Welsh police voice fears over budget cuts
Police officers in Wales have voiced concerns about the effect UK government cuts will have on crime and public service.
A Police Federation survey among officers in the four Welsh forces claims 99% say morale has fallen.
It is estimated 1,600 police jobs in Wales could be lost.
But the Home Office said the priority was to deal with the budget deficit and the police had to make their share of the savings.
The four Welsh forces face budget cuts due to the UK government's spending review announced last October.
Ministers intend to reduce the amount they spend on the police by 20% over the next four years.
South Wales Police faces a £47m funding gap over the four years which equates to 688 officers and staff whose jobs could be lost.
The Police Federation said virtually all the officers who responded to the online survey said morale had dropped because of the planned cuts.
They said the possibility of a reduction in officers and possible changes to their terms and conditions, would also impact upon the service they could provide.
Gary Bohun, chair of South Wales Police Federation, said the message from police officers in south Wales was "loud and clear".
"They feel they are being hit from all sides by this government who, in addition to attacking their terms and conditions, are imposing a 20% cut on the service which will undoubtedly lead to increased levels of crime and a poorer service for the public in south Wales."
Richard Eccles, secretary of North Wales Police Federation, said: "The federation is not opposed to change and accepts that policing must play its part in public sector cuts.
"Cuts of this magnitude are criminal and, despite the very best efforts of dedicated local police officers, my colleagues policing the communities of north Wales feel such cuts will undoubtedly lead to a poorer service for the residents and businesses in north Wales."
Dr Colin Rogers, a reader in police sciences at the University of Glamorgan, said the cuts would lead to fundamental changes in frontline policing.
He told BBC Radio Wales: "The cuts that the police are talking about are absolutely enormous and I think it's a major change in the philosophy of how policing is going to be delivered in this country."
John Davies, chair of finance for the Dyfed-Powys police authority, said the force needed to immediately identify savings of £11m, with a possibility of that rising to £20m over four years.
He said natural wastage had helped and the force was now looking at backroom staff.
"There's very little point in having 1,200 police officers...unless you have a back office function that can support them on the streets.

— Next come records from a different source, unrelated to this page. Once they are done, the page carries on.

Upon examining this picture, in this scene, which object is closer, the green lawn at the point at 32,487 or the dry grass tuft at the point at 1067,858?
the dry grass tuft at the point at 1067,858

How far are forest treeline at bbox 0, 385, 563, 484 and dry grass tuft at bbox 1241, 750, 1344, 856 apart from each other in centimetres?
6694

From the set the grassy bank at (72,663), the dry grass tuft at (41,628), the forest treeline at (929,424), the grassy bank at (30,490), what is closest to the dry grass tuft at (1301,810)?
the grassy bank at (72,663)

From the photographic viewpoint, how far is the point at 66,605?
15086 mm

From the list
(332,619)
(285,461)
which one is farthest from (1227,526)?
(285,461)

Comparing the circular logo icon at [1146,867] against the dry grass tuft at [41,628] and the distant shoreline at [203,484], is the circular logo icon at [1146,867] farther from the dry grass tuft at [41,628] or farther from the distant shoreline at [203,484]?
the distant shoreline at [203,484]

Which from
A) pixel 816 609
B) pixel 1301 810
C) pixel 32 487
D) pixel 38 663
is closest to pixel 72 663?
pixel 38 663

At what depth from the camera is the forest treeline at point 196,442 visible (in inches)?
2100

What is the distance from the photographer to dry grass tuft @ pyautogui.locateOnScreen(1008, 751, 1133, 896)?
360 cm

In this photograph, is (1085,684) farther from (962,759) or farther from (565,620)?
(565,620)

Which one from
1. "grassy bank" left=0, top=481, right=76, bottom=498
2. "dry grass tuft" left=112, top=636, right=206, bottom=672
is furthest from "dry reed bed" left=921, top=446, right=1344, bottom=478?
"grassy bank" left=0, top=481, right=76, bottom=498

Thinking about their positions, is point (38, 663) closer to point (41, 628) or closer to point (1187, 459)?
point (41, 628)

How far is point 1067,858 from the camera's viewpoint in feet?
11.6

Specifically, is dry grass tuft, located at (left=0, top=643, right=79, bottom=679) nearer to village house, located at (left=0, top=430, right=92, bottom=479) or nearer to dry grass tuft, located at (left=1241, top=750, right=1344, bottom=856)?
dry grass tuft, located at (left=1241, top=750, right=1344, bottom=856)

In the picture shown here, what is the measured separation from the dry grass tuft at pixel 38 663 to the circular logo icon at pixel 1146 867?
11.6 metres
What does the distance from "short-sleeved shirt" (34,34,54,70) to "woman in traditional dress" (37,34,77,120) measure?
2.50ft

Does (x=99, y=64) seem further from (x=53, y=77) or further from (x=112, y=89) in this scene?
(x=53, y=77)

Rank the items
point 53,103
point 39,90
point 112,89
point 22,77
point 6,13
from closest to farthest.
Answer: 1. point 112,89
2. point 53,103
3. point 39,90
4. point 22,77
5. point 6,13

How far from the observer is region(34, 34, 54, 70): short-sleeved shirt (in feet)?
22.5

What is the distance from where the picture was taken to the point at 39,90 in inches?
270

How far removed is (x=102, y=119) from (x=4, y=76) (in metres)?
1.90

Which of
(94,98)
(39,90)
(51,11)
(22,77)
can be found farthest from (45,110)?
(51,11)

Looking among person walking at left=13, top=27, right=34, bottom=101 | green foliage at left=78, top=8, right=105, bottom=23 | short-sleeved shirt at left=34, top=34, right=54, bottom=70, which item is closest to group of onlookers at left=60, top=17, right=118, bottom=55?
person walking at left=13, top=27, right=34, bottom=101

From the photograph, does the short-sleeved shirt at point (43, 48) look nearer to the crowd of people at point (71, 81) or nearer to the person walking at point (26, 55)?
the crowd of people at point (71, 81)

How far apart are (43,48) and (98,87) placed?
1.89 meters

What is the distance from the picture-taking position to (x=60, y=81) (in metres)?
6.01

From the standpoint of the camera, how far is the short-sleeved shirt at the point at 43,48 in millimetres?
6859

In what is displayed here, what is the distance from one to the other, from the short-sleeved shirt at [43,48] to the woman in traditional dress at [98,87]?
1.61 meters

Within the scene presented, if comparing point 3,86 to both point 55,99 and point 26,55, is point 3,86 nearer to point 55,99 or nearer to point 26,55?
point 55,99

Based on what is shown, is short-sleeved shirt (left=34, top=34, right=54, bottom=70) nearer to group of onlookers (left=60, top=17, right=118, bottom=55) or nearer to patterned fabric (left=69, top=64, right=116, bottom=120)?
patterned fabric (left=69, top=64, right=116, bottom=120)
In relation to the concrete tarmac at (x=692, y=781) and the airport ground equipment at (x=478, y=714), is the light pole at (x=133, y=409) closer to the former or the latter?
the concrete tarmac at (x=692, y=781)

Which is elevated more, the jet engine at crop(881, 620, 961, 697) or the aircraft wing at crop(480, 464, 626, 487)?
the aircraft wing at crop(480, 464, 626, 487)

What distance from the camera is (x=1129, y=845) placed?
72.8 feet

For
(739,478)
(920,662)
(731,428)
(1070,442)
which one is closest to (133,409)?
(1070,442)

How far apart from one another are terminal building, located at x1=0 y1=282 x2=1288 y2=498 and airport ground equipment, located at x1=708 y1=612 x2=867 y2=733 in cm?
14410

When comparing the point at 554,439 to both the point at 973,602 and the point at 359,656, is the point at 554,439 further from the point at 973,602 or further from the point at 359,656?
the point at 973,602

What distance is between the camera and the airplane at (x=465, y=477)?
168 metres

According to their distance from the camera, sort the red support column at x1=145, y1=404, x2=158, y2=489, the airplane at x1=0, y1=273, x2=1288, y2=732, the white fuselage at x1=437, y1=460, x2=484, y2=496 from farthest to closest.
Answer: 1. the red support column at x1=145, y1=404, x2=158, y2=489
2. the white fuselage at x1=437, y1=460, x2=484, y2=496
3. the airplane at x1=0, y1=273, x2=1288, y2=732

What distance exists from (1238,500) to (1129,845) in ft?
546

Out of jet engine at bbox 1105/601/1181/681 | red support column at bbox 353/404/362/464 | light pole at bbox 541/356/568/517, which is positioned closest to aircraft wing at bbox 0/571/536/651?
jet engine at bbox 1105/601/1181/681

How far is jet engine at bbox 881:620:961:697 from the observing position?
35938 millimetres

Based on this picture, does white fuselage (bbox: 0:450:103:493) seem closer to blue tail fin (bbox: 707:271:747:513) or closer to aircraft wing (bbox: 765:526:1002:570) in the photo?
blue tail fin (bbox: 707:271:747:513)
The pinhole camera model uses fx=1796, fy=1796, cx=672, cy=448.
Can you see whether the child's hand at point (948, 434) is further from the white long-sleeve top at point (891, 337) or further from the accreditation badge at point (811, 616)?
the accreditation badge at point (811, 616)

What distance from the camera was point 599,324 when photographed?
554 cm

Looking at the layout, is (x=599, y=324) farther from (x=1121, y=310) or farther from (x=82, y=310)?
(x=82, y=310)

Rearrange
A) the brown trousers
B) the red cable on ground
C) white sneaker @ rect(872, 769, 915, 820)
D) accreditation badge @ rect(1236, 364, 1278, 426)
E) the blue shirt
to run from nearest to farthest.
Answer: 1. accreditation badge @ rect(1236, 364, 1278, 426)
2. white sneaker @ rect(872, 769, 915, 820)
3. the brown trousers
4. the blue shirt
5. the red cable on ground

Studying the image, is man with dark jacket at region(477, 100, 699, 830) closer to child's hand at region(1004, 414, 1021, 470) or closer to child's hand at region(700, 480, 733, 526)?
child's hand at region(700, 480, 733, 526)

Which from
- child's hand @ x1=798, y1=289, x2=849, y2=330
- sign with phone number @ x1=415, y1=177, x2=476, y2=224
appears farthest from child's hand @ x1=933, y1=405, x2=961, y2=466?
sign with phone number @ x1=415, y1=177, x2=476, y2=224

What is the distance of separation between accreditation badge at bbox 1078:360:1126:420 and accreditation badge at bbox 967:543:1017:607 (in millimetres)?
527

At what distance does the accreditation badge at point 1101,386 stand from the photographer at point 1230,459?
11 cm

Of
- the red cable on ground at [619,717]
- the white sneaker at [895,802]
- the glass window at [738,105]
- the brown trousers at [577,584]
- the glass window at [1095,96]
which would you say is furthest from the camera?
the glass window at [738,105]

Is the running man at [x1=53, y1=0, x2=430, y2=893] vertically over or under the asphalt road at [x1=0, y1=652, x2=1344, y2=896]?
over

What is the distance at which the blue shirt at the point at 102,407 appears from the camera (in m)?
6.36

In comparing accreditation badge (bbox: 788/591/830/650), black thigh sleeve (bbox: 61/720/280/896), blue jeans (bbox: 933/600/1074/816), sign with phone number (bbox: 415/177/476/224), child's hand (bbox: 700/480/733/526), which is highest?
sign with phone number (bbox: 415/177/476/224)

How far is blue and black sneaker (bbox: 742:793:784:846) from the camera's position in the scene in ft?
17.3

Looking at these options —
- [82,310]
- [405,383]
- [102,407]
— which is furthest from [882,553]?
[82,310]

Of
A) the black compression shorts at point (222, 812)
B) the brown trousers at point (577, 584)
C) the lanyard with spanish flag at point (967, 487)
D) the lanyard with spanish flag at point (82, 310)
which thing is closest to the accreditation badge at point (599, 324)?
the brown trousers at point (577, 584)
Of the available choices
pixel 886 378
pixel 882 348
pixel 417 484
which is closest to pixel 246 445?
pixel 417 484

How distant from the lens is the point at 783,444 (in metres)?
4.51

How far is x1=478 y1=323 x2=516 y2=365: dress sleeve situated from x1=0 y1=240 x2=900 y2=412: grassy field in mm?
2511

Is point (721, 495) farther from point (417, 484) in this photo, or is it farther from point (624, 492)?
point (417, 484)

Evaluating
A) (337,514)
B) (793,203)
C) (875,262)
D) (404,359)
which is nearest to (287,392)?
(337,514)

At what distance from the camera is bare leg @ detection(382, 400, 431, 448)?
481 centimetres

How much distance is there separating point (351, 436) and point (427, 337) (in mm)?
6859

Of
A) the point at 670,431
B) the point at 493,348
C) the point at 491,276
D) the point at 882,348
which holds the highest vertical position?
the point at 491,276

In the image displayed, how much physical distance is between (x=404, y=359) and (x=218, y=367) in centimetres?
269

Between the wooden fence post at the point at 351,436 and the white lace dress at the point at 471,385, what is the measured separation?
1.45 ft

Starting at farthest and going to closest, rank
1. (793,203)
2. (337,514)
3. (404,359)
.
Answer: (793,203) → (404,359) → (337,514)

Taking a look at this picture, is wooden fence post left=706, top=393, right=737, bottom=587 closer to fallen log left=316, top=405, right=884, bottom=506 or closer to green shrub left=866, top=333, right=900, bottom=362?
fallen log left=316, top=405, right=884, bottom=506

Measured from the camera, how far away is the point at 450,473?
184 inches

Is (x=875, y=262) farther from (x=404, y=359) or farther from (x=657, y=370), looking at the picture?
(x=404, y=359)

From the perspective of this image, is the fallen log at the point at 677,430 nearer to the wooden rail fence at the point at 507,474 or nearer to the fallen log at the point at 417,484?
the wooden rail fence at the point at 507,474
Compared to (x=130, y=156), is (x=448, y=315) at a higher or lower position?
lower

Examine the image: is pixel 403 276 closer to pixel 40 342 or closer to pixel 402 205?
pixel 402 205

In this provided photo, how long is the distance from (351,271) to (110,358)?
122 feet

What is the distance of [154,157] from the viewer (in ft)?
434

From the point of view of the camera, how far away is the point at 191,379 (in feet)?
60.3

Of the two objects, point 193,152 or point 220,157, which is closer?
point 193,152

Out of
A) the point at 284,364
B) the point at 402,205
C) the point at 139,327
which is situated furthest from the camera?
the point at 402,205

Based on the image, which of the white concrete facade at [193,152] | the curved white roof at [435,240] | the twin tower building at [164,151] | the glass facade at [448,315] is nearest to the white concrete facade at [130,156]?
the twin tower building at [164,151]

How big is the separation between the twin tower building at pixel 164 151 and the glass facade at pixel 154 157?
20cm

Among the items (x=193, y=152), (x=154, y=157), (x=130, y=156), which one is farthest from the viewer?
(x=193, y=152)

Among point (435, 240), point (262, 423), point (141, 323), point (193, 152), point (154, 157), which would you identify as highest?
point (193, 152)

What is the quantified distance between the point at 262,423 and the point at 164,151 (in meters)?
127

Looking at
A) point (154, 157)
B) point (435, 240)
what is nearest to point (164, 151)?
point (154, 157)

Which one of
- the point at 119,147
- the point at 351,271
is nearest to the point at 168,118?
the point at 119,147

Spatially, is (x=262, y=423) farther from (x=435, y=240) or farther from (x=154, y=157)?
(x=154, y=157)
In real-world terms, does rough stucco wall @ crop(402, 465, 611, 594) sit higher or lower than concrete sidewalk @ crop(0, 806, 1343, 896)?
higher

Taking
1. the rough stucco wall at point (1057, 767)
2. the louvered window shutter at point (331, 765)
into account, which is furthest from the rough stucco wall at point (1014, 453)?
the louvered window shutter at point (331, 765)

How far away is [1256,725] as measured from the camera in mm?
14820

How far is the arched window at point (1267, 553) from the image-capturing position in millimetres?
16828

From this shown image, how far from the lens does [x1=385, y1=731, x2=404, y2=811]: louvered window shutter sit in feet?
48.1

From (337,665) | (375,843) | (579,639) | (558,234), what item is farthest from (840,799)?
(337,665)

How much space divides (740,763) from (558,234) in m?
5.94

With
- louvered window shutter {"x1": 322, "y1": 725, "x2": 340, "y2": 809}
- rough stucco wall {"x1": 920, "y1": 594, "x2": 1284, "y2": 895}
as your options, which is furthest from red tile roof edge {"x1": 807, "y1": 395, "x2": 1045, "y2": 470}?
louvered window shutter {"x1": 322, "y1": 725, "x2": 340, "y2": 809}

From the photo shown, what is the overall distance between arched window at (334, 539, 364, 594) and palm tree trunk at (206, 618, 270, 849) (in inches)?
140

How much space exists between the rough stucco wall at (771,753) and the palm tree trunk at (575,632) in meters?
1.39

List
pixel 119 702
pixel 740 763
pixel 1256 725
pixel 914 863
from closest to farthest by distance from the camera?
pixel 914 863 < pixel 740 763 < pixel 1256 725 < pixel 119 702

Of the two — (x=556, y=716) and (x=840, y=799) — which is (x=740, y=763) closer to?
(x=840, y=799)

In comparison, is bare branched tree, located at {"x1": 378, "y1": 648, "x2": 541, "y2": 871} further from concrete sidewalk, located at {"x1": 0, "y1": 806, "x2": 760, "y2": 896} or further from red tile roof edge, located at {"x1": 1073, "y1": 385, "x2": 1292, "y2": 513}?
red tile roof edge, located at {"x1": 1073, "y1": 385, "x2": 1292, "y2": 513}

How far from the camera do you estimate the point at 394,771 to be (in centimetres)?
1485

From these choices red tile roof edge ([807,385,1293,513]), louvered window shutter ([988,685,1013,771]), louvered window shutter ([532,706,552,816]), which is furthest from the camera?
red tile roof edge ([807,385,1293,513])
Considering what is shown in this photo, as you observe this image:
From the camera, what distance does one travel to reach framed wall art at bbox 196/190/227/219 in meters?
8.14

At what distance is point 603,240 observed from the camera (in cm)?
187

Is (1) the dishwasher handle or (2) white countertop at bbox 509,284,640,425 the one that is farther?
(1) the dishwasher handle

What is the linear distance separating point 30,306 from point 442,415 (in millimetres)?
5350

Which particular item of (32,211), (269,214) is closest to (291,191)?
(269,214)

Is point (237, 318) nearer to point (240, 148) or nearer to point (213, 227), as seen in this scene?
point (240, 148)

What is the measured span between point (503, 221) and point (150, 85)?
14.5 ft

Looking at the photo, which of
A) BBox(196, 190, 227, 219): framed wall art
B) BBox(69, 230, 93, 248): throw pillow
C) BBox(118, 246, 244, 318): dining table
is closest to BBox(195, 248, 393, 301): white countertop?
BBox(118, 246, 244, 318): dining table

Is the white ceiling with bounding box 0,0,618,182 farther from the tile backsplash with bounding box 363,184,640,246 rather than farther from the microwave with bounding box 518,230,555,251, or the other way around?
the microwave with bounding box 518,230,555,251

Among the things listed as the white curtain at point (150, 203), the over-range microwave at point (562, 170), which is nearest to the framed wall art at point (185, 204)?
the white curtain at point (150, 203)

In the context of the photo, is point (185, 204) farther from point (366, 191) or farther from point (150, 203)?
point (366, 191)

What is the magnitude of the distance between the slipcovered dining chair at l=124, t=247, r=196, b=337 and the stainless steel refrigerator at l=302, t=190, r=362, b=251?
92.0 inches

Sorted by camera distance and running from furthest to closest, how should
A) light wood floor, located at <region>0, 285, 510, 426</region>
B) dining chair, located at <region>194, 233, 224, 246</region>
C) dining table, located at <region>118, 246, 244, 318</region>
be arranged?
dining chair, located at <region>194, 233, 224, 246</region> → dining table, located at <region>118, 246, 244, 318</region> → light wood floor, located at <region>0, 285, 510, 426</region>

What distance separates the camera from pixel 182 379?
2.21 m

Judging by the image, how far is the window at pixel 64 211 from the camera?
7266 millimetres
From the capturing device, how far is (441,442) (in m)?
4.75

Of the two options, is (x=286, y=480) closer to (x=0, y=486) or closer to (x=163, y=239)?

"The commitment is to leave frontline policing alone but we really need to know how greatly the government intends to accelerate their process of cuts, especially in the latter part of this period.
"Losing the best part of £20m equates to 25% and will take us back 20-plus years."
But policing minister Nick Herbert told BBC Radio Wales the notion of 20% budget cuts was not the true picture.
"Forces raise money from local precepts and if you look at a force like Dyfed-Powys, then actually the cuts in real terms to their budget over four years, taking into account inflation, is 14% and that's only if they freeze precepts every single year," he said.
"Across the country around one fifth of police officers are not on the frontline which means something like 30,000 officers - that's an example of how savings can be made."
It was up to chief constables to identify where to cut, but sharing services like IT or outsourcing custody. could help with "redesigning" the service and could even improve it.
A Home Office spokesman said: "The government's priority is to deal with the budget deficit and as a service spending £14bn a year of public money the police can and must make their fair share of the savings.
"Changes to police pay and conditions have been recommended by an independent review and are being discussed in the Police Negotiating Board.
"We are confident that the police service can maintain the drive to cut crime while becoming more efficient, and we are helping officers by tackling bureaucracy, sweeping away targets and restoring professional discretion."